The crises that have defined Nigeria’s Fourth Republic have deepened under Tinubu. In 2027, Atiku Abubakar offers the reset this country desperately needs.

Aare Amerijoye DOT.B
AT the dawn of Nigeria’s Fourth Republic in 1999, the diagnosis was already clear. The nation was battered by poverty, decayed infrastructure, a strangled telecommunications industry, collapsed public health services, and a democracy too fragile to survive bad governance.
Nearly three decades later, that diagnosis reads not as history but as current affairs. The problems that greeted civilian rule in 1999 are still with us. In several critical areas, they are considerably worse. And that is the most damning indictment of every administration that has governed Nigeria since that hopeful May 29, none more so than the Tinubu administration.

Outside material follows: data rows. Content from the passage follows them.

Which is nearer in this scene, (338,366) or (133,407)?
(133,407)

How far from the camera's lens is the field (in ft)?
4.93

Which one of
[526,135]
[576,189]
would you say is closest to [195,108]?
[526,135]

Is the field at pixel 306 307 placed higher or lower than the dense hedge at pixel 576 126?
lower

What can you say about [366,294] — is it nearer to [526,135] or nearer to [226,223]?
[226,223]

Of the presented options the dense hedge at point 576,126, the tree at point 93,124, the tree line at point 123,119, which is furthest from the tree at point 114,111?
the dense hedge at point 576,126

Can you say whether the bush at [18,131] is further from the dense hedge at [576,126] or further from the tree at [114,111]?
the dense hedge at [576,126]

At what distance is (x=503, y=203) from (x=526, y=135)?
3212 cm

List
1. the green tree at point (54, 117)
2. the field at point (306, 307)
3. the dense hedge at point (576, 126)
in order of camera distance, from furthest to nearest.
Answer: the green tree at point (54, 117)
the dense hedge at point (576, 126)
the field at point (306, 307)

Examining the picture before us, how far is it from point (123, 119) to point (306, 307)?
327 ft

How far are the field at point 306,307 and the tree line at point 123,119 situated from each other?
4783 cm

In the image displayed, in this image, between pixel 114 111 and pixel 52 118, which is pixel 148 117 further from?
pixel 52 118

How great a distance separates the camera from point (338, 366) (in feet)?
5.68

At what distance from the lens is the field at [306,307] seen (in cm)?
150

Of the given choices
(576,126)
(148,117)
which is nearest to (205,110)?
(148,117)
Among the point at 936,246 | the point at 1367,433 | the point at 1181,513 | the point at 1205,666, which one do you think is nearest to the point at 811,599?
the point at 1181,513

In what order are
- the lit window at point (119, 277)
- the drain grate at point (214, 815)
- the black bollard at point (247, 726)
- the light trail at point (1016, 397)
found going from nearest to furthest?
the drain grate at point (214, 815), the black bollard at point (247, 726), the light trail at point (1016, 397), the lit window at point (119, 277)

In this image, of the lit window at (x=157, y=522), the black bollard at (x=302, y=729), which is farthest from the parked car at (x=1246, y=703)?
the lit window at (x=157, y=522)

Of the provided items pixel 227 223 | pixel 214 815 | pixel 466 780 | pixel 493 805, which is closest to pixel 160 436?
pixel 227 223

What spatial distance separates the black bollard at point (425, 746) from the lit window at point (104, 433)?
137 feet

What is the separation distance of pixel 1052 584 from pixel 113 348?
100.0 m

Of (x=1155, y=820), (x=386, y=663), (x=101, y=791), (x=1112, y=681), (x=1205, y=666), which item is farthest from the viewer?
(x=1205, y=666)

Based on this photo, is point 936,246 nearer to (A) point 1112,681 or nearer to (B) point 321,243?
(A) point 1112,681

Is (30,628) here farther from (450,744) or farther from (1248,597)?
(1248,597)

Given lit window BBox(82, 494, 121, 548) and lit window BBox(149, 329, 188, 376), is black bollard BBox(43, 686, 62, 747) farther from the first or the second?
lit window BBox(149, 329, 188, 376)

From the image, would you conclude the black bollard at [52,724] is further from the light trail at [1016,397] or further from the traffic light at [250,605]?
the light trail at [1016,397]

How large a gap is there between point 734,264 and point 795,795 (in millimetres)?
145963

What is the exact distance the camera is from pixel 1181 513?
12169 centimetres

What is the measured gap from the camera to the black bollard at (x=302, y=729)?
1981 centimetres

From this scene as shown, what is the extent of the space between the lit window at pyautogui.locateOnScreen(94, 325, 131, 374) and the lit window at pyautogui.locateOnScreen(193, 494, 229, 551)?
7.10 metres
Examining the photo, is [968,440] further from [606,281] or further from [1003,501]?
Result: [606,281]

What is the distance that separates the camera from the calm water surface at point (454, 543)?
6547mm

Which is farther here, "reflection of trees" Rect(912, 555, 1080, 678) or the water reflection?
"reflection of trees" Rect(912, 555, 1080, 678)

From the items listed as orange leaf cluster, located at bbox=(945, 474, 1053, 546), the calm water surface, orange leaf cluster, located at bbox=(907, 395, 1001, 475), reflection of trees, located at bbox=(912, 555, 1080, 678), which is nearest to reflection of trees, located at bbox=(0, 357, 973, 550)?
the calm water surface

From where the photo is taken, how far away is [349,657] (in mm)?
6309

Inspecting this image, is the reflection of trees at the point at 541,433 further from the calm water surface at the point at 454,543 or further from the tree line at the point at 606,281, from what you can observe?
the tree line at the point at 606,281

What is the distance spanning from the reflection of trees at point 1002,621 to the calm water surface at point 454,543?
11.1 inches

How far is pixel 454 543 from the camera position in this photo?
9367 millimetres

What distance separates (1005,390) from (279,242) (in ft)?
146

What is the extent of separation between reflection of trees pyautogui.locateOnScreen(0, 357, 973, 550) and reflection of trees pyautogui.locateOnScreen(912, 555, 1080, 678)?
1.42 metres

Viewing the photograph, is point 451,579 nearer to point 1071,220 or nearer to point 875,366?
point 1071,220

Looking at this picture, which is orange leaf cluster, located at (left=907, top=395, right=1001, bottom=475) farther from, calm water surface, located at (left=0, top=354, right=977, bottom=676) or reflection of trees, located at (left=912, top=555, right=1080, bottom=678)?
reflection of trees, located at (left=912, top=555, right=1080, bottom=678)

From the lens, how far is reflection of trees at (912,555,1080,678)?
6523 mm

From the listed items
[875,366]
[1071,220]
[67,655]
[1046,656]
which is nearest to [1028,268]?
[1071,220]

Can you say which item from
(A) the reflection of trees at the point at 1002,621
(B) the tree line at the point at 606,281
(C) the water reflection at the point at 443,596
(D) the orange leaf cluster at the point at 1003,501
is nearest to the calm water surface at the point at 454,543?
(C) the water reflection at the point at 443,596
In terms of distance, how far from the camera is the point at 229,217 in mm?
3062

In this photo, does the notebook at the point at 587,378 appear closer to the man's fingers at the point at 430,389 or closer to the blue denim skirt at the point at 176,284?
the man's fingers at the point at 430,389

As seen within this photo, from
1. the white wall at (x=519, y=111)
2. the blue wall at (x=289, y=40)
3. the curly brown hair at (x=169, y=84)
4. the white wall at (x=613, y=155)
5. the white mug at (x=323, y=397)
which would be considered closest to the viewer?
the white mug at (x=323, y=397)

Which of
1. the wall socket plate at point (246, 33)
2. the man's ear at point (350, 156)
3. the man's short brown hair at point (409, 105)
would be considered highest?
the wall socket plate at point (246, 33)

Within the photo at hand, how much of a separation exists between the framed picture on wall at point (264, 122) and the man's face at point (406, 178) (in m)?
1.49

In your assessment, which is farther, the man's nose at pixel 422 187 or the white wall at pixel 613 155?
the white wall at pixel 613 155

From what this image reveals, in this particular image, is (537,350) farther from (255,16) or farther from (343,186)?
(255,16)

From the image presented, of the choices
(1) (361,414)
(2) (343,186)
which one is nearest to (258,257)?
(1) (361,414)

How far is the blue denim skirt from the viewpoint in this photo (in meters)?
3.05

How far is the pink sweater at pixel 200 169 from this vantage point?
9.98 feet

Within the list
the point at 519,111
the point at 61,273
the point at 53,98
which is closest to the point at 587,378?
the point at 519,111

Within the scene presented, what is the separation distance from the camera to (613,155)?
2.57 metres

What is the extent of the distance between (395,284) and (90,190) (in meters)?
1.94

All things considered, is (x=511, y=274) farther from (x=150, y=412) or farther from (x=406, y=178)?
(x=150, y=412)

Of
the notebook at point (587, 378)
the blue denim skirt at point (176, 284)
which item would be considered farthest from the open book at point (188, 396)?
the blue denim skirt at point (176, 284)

THE POVERTY TRAP: DEEPER THAN EVER
Under President Tinubu, things have not merely stagnated. They have deteriorated at a pace that shocks even veteran observers of Nigerian governance. The removal of the petrol subsidy was executed without preparation, without a cushioning mechanism, and without a credible transition plan. It detonated an inflation spiral that has devoured the purchasing power of ordinary Nigerians.
The naira has collapsed beyond 1,500 to the dollar. Food inflation has pushed millions of households into hunger. Real wages have been shredded. This is not responsible economic management. It is the management of decline.
THE POWER CRISIS: NOTHING HAS CHANGED.
In 2026, Nigeria still cannot reliably power its homes or its industries. The national grid has collapsed multiple times in the past year alone. Load-shedding remains a daily reality. Manufacturers who can afford it run on diesel generators. Those who cannot fold their operations. The Tinubu administration has had three years to confront this crisis. It has chosen not to.
WHAT TINUBU HAS DONE TO TELECOMS.
Nigeria’s telecommunications sector, once a beacon of what liberalisation could achieve, is now under assault. In early 2025, the Nigerian Communications Commission imposed a unilateral 50 per cent tariff increase on consumers already buckled under the weight of runaway inflation. There was no genuine consultation. There was no relief mechanism.
Human rights advocate Femi Falana SAN described it as an assault on the poor. Former World Bank Vice President and anti-corruption champion Oby Ezekwesili called it a governance failure of the first order. They were right. A government that uses regulatory agencies to extract more from struggling citizens rather than protect them has forfeited its claim to responsible governance.
THE ARITHMETIC OF 2027
The Tinubu presidency has been haunted from its first day by the legitimacy deficit of an election widely questioned by citizens and civil society. Courts affirm electoral results. They do not manufacture public confidence. That must be earned through performance, and on that measure, this administration has failed decisively.
The mathematics of 2027 favour an organised opposition. In the 2023 presidential election, the combined votes of the Peoples Democratic Party and the Labour Party exceeded Tinubu’s total by a significant margin. Add the Alliance for Democratic Change’s growing grassroots infrastructure, and the coalition anchored by Atiku Abubakar enters 2027 with both the electoral arithmetic and the moral argument firmly on its side.
THE MAN FOR THIS MOMENT
Nigeria needs more than a change of face in Aso Rock. It needs a change of direction, backed by institutional knowledge, a credible reform agenda, and the will to implement.
Atiku Abubakar brings all three. His policy network, his investment in education, and his detailed economic agenda covering macroeconomic stability, fiscal federalism, infrastructure renewal, and a predictable investment climate are the foundations of a serious recovery programme. These are not vague aspirations. They are the commitments of a man who understands precisely what Nigeria requires and what it costs when leadership fails to deliver.
THE DECISION.
Nigerians are tired. They are hungry. They are angry. But they are still hoping. That hope must be channelled into deliberate political action in 2027.
This election is not a routine contest. It is a referendum on whether Nigeria chooses to continue its drift into managed poverty, or to finally elect a leader with the mandate, the team, and the resolve to turn this country around.
Nigeria has been here before. It knows what real leadership looks like. In 2027, it must choose it.
The combined opposition votes in 2023 exceeded Tinubu’s total. The arithmetic is there. What 2027 demands now is the argument, and Atiku Abubakar has the coalition, the agenda, and the resolve to make it decisively.